------ Exercise input ------

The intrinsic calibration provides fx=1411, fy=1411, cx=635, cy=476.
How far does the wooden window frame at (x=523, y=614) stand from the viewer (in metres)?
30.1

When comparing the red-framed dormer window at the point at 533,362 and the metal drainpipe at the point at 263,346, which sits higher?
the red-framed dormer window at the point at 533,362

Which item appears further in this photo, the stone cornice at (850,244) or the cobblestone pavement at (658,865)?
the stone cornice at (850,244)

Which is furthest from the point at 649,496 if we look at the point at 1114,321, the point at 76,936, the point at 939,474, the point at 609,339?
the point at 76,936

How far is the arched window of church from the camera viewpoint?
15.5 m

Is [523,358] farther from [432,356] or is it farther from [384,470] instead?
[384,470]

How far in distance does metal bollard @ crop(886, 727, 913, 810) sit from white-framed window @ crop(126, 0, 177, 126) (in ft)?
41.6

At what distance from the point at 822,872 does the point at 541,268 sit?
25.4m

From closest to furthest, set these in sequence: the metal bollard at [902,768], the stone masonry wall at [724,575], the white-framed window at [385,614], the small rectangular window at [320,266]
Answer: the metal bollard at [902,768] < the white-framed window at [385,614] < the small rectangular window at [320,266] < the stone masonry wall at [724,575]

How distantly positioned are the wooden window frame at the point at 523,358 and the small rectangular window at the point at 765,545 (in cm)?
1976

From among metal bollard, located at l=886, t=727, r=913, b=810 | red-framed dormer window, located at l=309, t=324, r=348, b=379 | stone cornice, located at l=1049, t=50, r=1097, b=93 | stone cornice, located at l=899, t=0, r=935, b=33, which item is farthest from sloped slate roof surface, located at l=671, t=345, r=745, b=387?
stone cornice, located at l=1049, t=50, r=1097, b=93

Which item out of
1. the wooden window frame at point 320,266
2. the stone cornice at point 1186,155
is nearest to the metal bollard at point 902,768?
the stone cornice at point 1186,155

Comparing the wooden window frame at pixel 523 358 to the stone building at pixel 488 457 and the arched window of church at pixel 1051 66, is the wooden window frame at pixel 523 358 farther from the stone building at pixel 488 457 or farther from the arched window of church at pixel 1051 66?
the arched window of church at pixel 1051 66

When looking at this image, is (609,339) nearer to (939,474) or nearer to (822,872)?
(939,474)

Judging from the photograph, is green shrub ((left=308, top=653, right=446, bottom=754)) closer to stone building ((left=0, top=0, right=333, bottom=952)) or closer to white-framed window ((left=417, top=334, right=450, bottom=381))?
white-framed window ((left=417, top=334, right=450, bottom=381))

------

Given instruction:
Reproduce only the lines from the line containing "Comparing the wooden" to the last line of the material above, both of those lines included.

Task answer:
Comparing the wooden window frame at pixel 523 358 to the stone building at pixel 488 457 and the arched window of church at pixel 1051 66, is the wooden window frame at pixel 523 358 farther from the stone building at pixel 488 457 or farther from the arched window of church at pixel 1051 66?
the arched window of church at pixel 1051 66

When looking at this image, is (609,339) nearer to (939,474) or nearer to (822,872)?
(939,474)

Judging from the photograph, is green shrub ((left=308, top=653, right=446, bottom=754)) closer to stone building ((left=0, top=0, right=333, bottom=952)) or closer to white-framed window ((left=417, top=334, right=450, bottom=381))?
white-framed window ((left=417, top=334, right=450, bottom=381))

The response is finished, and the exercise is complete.